== Source data
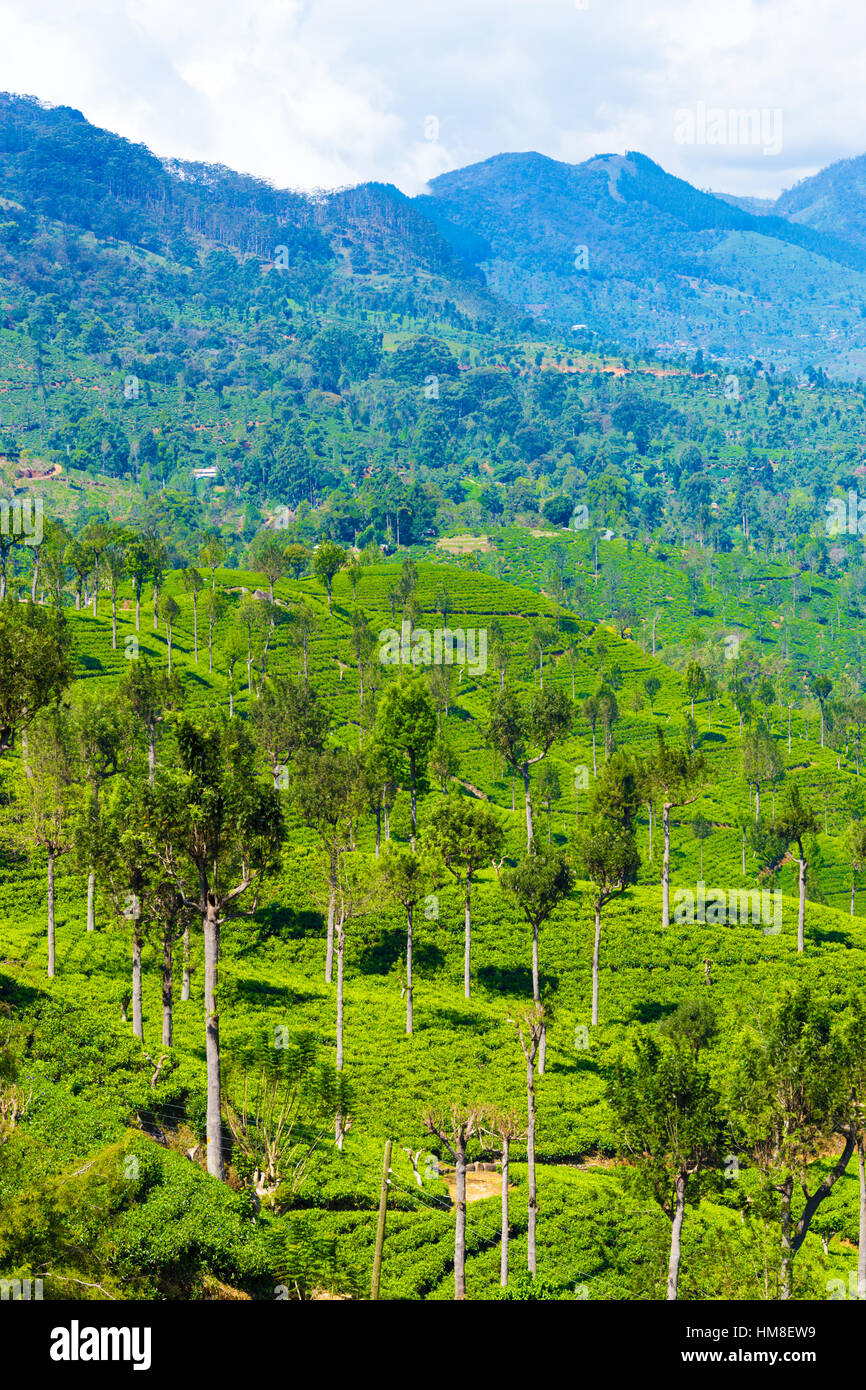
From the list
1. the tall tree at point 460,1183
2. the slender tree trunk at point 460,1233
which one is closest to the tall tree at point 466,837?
the tall tree at point 460,1183

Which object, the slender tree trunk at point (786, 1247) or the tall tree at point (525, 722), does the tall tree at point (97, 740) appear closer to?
the tall tree at point (525, 722)

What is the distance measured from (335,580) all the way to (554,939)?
97.3 meters

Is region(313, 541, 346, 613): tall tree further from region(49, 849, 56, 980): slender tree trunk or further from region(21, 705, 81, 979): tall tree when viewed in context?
region(49, 849, 56, 980): slender tree trunk

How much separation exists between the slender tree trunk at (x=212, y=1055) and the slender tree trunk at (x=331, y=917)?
1879 centimetres

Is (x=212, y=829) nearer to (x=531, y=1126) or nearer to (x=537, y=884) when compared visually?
(x=531, y=1126)

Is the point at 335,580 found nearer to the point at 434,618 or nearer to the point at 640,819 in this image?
the point at 434,618

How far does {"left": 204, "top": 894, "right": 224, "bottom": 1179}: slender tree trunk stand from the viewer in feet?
94.9

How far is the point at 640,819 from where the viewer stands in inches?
4205

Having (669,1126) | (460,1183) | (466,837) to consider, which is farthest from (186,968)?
(669,1126)

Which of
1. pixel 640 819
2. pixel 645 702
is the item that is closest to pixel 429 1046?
pixel 640 819

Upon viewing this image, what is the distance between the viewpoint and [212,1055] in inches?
1142

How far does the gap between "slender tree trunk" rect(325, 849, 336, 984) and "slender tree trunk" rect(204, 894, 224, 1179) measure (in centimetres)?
1879

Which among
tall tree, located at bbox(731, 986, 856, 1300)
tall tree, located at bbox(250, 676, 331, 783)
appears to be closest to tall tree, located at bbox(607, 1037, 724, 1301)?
tall tree, located at bbox(731, 986, 856, 1300)

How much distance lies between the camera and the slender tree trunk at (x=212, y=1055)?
28.9m
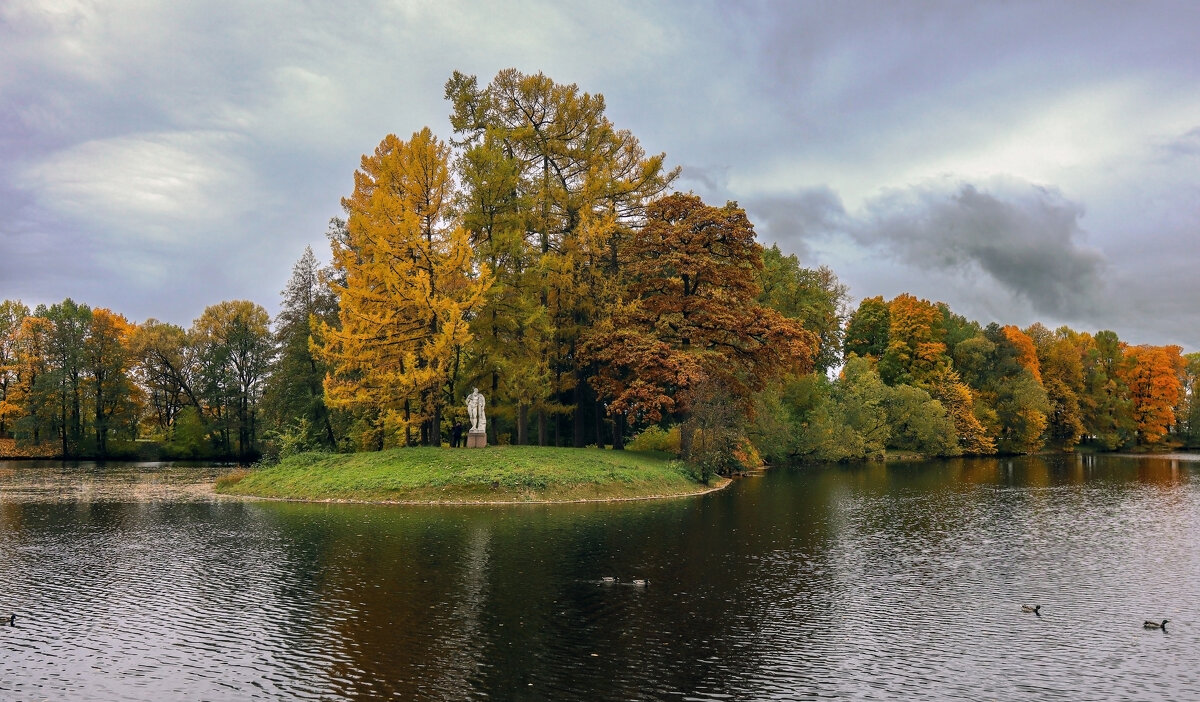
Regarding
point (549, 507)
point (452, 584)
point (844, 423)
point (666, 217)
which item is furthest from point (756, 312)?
point (452, 584)

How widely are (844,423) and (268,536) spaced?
58335mm

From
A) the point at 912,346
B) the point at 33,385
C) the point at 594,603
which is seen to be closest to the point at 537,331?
the point at 594,603

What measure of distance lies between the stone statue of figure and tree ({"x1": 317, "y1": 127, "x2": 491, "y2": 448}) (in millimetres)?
1836

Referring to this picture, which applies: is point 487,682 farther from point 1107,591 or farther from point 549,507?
point 549,507

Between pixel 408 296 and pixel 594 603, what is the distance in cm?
2728

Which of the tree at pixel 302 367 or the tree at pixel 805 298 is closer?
the tree at pixel 302 367

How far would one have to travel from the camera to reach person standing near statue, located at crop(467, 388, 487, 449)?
44406 mm

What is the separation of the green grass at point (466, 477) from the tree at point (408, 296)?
12.0 ft

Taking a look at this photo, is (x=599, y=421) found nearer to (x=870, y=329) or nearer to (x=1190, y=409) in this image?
(x=870, y=329)

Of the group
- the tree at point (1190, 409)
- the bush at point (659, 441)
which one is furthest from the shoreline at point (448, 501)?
the tree at point (1190, 409)

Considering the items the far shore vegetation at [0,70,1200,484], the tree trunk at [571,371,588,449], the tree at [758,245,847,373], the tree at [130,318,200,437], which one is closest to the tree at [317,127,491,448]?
the far shore vegetation at [0,70,1200,484]

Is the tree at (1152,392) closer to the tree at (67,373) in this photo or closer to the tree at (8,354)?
the tree at (67,373)

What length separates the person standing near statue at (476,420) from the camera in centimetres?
4441

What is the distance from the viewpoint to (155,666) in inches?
589
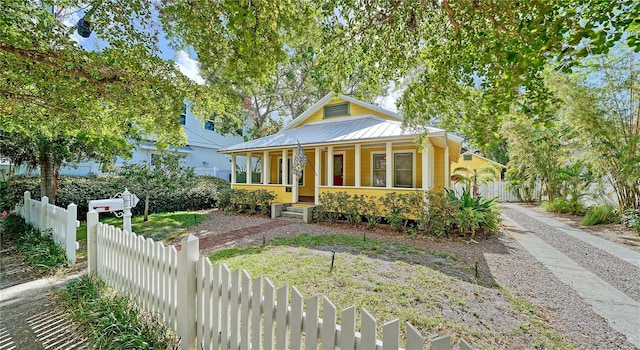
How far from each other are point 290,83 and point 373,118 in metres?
10.5

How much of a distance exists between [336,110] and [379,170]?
422cm

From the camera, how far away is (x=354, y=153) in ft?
40.5

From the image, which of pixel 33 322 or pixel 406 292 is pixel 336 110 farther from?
pixel 33 322

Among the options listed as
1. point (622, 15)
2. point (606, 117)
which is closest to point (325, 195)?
point (622, 15)

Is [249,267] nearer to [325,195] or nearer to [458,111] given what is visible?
[458,111]

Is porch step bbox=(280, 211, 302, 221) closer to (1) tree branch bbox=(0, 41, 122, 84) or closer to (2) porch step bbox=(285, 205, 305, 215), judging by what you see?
(2) porch step bbox=(285, 205, 305, 215)

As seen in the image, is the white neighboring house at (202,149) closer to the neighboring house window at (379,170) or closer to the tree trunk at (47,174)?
the tree trunk at (47,174)

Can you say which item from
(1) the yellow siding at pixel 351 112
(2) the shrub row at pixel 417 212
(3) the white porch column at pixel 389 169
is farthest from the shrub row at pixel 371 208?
(1) the yellow siding at pixel 351 112

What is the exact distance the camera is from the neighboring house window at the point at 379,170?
11414 millimetres

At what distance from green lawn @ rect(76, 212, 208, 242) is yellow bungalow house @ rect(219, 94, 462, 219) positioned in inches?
138

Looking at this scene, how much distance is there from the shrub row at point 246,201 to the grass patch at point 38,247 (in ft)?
21.2

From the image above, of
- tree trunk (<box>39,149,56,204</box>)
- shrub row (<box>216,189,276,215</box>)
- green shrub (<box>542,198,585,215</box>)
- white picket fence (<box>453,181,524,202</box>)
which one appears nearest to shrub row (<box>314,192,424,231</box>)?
shrub row (<box>216,189,276,215</box>)

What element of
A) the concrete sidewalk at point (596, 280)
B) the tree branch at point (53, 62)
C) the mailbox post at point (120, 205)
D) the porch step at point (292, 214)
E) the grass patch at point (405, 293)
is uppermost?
the tree branch at point (53, 62)

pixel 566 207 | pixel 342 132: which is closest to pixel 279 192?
pixel 342 132
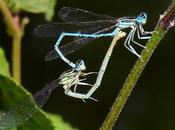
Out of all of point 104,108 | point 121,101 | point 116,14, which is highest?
point 121,101

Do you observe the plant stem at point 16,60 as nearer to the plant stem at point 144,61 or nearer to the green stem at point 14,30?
the green stem at point 14,30

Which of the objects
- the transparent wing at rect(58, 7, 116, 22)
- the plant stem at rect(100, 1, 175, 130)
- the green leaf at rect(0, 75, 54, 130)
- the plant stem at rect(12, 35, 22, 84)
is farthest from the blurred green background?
the plant stem at rect(100, 1, 175, 130)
====
## Challenge:
All lines from the one containing "As seen in the" through the end of the data are to be written out exactly, with nothing added; skip the pictures.

## Task output:
As seen in the image, is the white neighboring house at (202,149) closer to the neighboring house window at (379,170) or closer to the tree trunk at (47,174)?
the tree trunk at (47,174)

Can you say which item from
(1) the yellow siding at pixel 351 112
(2) the shrub row at pixel 417 212
(3) the white porch column at pixel 389 169
is farthest from the shrub row at pixel 371 208?
(1) the yellow siding at pixel 351 112

What is the exact distance the camera is from the neighboring house window at the point at 379,170?
11414 millimetres

At what distance from green lawn @ rect(76, 212, 208, 242) is yellow bungalow house @ rect(219, 94, 462, 219) positioned in inches?
138

Looking at this scene, how much distance is there from the shrub row at point 246,201 to the grass patch at point 38,247 (in ft)?
21.2

From the image above, of
- tree trunk (<box>39,149,56,204</box>)
- shrub row (<box>216,189,276,215</box>)
- green shrub (<box>542,198,585,215</box>)
- white picket fence (<box>453,181,524,202</box>)
which one appears nearest to shrub row (<box>314,192,424,231</box>)?
shrub row (<box>216,189,276,215</box>)

What element of
A) the concrete sidewalk at point (596, 280)
B) the tree branch at point (53, 62)
C) the mailbox post at point (120, 205)
D) the porch step at point (292, 214)
E) the grass patch at point (405, 293)
is uppermost?
the tree branch at point (53, 62)

pixel 566 207 | pixel 342 132: which is closest to pixel 279 192?
pixel 342 132
Out of all of point 104,108 | point 121,101 | point 116,14, which is highest?
point 121,101

Do you observe the plant stem at point 16,60 as nearer to the plant stem at point 144,61 or nearer to the green stem at point 14,30?
the green stem at point 14,30

Which of the objects
- the transparent wing at rect(58, 7, 116, 22)
- the plant stem at rect(100, 1, 175, 130)
- the green leaf at rect(0, 75, 54, 130)
- the plant stem at rect(12, 35, 22, 84)
is farthest from the blurred green background?
the plant stem at rect(100, 1, 175, 130)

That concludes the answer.